How To Fake Sick

Illustration by Alexei Chtykhine

Dear Knoxonomist:

The other day, my 12-year-old daughter pretended to be sick to avoid school. She’s a good kid so I took her at her word and let her stay home. That night I overheard her on the phone telling a friend that she had conned me. What should I do?

— Maggie from Mechanicsville

Dear Maggie,

Your kid made a rookie mistake, and unless you take action now, she may screw up worse as an adult.It’s the equivalent of staying home from work because of “sickness” and then posting Instagram photos of yourself paddle boarding under the Henley Street Bridge.

The technical term for feigning illness to avoid work, school, or anything else is “malingering.” Malingering with impunity is a crucial life skill, one that is important to develop early.

When the Knoxonomist was a wee lad, he decided one morning that he didn’t want to go to school. So he told his dad that he was sick. Dad, doing what he considered was his due diligence, fetched the thermometer and went back to reading his newspaper and drinking his coffee. The Knoxonomist was in a pickle; he knew he didn’t have a fever, so he lit a candle and heated up the thermometer, which he promptly showed to his dad. That worked …until the Knoxonomist’s mom got involved.

Mom took one look at the thermometer, shook it down, and then jabbed it under the Knoxonomist’s tongue and sat there watching her watch. Sure enough, no fever, and the Knoxonomist was told to get his butt out of bed and get ready for school.

Two important lessons were learned that day. The Knoxonomist learned his lessons: wait until mom is not around before getting “sick,” and keep your temperature between 100 and 101°F.

The Knoxonomist’s advice? Make it more difficult for your daughter to malinger. If she says she is sick, grab the thermometer and take her temperature. Threaten to take her to the doctor. Remind her that she can’t hang out with friends in the evening if she is sick in the morning. You need to make it far more difficult for your daughter to feign illness. How else is she going to learn the necessary skills and techniques to fool her boss when she’s older? Not teaching your daughter to successfully malinger is as bad as not teaching her how to balance a checkbook or to drive a stick shift.

The Knoxonomist wants to make it clear that while malingering is perfectly reasonable, being a hypochondriac or Munchausen is not. Both of those are, in the Knoxonomist’s opinion, unreasonable. Hypochondriacs believe they are sick when they are not, and Munchausens just lie about being sick without any specific reason. For those a bit shaky on their 18th Century German literature, Baron Munchausen’s Narrative of his Marvellous Travels and Campaigns in Russia was inspired by the unbelievably outrageous stories about his life that the actual Baron Munchausen delighted in telling anyone he could corner.

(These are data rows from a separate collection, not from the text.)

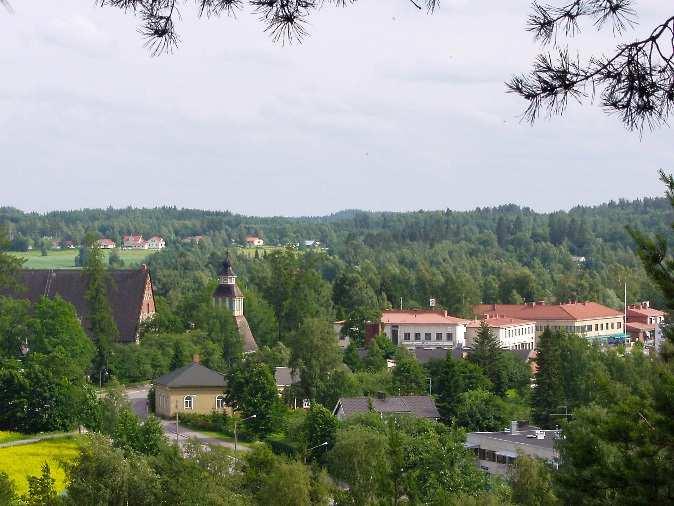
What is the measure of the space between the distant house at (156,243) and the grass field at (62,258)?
7.74 metres

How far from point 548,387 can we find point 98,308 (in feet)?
76.9

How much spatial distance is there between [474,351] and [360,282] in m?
24.2

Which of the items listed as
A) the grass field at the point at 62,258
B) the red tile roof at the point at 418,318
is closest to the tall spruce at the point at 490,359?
the red tile roof at the point at 418,318

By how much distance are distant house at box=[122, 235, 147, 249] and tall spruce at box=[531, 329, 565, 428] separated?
140811mm

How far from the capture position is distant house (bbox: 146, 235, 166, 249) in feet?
611

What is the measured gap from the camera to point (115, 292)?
67938 mm

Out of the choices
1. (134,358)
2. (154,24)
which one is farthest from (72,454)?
(154,24)

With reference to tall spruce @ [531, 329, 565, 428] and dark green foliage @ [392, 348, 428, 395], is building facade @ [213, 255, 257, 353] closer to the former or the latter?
dark green foliage @ [392, 348, 428, 395]

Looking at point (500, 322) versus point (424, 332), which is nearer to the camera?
point (424, 332)

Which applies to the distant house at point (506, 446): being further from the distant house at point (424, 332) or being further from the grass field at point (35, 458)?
the distant house at point (424, 332)

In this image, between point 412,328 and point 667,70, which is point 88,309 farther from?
point 667,70

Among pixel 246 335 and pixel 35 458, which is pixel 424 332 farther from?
pixel 35 458

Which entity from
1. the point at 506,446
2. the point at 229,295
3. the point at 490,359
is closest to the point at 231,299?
the point at 229,295

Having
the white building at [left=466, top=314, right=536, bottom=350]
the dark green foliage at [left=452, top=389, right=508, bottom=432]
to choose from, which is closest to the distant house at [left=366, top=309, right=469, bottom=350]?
the white building at [left=466, top=314, right=536, bottom=350]
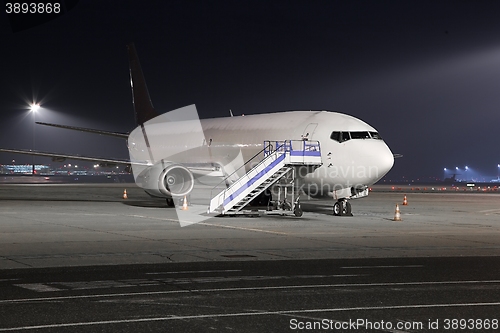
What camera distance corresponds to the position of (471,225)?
86.1 feet

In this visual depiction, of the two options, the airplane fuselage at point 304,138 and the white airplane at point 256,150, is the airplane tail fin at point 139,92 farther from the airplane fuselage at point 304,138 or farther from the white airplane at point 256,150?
the airplane fuselage at point 304,138

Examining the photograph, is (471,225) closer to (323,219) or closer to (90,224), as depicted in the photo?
(323,219)

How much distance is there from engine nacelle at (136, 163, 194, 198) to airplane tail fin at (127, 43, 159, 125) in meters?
13.0

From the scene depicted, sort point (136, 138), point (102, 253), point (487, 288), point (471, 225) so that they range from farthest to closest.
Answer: point (136, 138) → point (471, 225) → point (102, 253) → point (487, 288)

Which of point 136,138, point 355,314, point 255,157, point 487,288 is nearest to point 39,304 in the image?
point 355,314

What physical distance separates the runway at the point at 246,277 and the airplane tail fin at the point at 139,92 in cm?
2241

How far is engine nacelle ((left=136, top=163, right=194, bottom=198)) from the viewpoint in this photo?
33125 mm

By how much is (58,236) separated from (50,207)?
13.9 m

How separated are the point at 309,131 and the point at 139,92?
64.8 ft

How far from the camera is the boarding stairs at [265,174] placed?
1115 inches

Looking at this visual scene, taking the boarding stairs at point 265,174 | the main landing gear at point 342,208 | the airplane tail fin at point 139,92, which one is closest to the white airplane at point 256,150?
the main landing gear at point 342,208

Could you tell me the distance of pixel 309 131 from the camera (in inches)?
1214

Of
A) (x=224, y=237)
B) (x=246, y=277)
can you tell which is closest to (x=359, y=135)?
(x=224, y=237)

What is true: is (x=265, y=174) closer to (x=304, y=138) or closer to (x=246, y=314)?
(x=304, y=138)
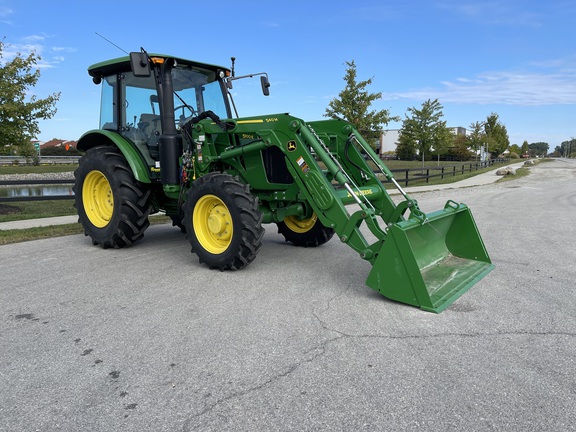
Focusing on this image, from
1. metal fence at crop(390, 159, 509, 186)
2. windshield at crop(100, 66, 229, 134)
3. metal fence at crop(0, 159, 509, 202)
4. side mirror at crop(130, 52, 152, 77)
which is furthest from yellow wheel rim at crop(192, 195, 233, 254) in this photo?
metal fence at crop(390, 159, 509, 186)

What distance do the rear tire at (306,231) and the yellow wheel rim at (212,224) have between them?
1405mm

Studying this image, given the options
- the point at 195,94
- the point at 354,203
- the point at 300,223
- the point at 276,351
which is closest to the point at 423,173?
the point at 300,223

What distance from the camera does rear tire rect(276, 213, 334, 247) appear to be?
688 cm

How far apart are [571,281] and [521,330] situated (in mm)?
1948

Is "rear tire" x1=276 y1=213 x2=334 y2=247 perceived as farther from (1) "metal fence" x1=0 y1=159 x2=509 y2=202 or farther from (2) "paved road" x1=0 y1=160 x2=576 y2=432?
(1) "metal fence" x1=0 y1=159 x2=509 y2=202

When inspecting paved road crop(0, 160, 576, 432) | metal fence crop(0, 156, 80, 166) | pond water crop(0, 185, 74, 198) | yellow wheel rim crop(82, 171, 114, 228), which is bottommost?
paved road crop(0, 160, 576, 432)

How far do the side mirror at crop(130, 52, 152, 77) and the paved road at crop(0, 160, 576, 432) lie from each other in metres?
2.52

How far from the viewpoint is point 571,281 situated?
201 inches

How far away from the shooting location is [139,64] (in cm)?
548

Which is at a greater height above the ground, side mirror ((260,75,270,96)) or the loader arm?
side mirror ((260,75,270,96))

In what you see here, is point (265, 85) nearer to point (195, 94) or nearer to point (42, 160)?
point (195, 94)

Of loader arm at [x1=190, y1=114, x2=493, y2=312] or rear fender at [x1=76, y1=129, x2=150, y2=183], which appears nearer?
loader arm at [x1=190, y1=114, x2=493, y2=312]

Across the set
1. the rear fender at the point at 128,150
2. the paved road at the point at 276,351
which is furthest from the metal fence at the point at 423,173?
the paved road at the point at 276,351

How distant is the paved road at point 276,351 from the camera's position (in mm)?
2561
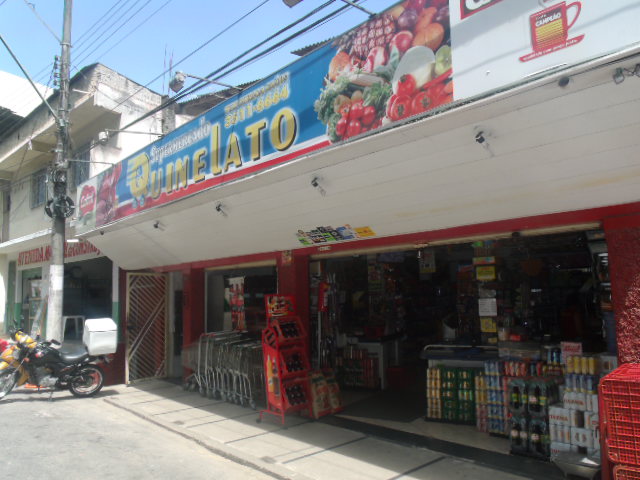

Maggie in Mechanicsville, don’t let your daughter be a Munchausen. It is a mark of integrity not to lie without good reason. If you catch your daughter lying about being sick, ask yourself, was she trying to get out of school or chores? Was she trying to gain some type of advantage? If so, relax. She’s just a malingerer, and it is your job to make sure she perfects her malingering skills.

(To the editor: here you go. Sorry this is late. I’ve had a bad cold the last few days… *cough*.)